┌─ Supplied passage
I'm trying to write exercises in which students eyeball the equation of a best fit line to a set of data.
Their answers will vary, so the answer checker needs to allow tolerance.
I want the student to enter a linear equation in x and y (not in a specific form) as an answer.
I tried using ImplicitPlane to define the equation,
$N = [-$m,1,0];
$ans = ImplicitPlane($N,$b);
ANS($ans->cmp(tolType=>'relative', tolerance=>1));
But when $m was 19.8957 and $b=121, a submitted answer of y=19.9x + 121 was marked incorrect with the comment that it was equivalent to the (correct) one I had previously submitted.
I might fall back on asking separately for m and b, rather than for a single equation.
Hi Bruce,
Finding an equation for a line that best fits data is (obviously) very subjective. The easy thing to try is exactly what you did: change the tolerances. However, statisticians may not like this easy method. Your question is asking students to interpolate a best fit line, but your answer checker may actually be evaluating whether your student's answer extrapolates well. What I mean is, if your data points (x,y) all have x-coordinates between 100 and 110, but your answer checker evaluates the student's function on the (default) interval -1<= x <= 1, then you're really checking whether your student's answer extrapolates well (i.e., did they come close to finding the y-intercept of the best fit line). To correct this, set the limits for answer evaluation to be 100 < x < 110. Here's the reference for how to do this:
http://webwork.maa.org/wiki/FormulaTestPoints
Statisticians would probably prefer an approach that uses a linear equation that best fits the data using a least squares method, and then compares the variance of the best fit line to the variance of the student answer. (I'm not a statistician, so anyone please correct me if I'm using incorrect terminology or a faulty method.) Such an approach is given below. If your data sets are large, let me know and I'll email you a version that uses perl functions (instead of MathObject functions) and should be much faster.
└─
Request A>
List every line of code that the best-fit-line thread shows.
Request B>
In the best-fit-line thread, what is the default interval on which the answer checker evaluates the student's function?
Request C>
Echo the best-fit-line thread word for word, starting at "I'm trying to" and ending at "had previously submitted.".
┌─ Extracted entries
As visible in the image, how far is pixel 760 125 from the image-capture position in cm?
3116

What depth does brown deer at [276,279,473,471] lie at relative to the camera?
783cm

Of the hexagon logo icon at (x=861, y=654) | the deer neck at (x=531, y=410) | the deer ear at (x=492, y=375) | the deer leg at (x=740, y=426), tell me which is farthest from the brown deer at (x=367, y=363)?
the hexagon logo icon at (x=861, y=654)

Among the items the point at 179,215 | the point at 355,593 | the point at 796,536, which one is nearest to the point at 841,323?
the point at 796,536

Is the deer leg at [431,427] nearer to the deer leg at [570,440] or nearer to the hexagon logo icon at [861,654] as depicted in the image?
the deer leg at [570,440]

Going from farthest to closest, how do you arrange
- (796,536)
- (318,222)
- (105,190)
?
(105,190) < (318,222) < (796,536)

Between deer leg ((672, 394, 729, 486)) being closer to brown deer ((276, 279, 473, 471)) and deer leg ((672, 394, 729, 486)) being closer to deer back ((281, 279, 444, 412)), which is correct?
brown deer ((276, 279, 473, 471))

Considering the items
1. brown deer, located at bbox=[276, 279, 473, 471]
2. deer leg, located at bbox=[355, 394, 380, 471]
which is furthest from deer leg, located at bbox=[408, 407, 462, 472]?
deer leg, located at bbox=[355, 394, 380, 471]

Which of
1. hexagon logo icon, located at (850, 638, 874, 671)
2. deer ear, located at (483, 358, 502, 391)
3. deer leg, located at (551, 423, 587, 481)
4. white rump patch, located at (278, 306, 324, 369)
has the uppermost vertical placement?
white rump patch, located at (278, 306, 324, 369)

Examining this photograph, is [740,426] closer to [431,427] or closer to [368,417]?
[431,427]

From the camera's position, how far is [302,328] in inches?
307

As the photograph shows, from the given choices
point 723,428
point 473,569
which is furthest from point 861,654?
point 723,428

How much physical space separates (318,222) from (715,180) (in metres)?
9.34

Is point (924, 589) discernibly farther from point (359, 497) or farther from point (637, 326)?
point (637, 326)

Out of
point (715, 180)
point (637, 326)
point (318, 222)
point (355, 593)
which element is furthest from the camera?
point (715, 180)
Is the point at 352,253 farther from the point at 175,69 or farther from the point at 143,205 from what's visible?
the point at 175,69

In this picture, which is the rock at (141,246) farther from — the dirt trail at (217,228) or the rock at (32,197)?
└─
Written reply A>
$N = [-$m,1,0];
$ans = ImplicitPlane($N,$b);
ANS($ans->cmp(tolType=>'relative', tolerance=>1));

Written reply B>
-1 <= x <= 1

Written reply C>
I'm trying to write exercises in which students eyeball the equation of a best fit line to a set of data.
Their answers will vary, so the answer checker needs to allow tolerance.
I want the student to enter a linear equation in x and y (not in a specific form) as an answer.
I tried using ImplicitPlane to define the equation,
$N = [-$m,1,0];
$ans = ImplicitPlane($N,$b);
ANS($ans->cmp(tolType=>'relative', tolerance=>1));
But when $m was 19.8957 and $b=121, a submitted answer of y=19.9x + 121 was marked incorrect with the comment that it was equivalent to the (correct) one I had previously submitted.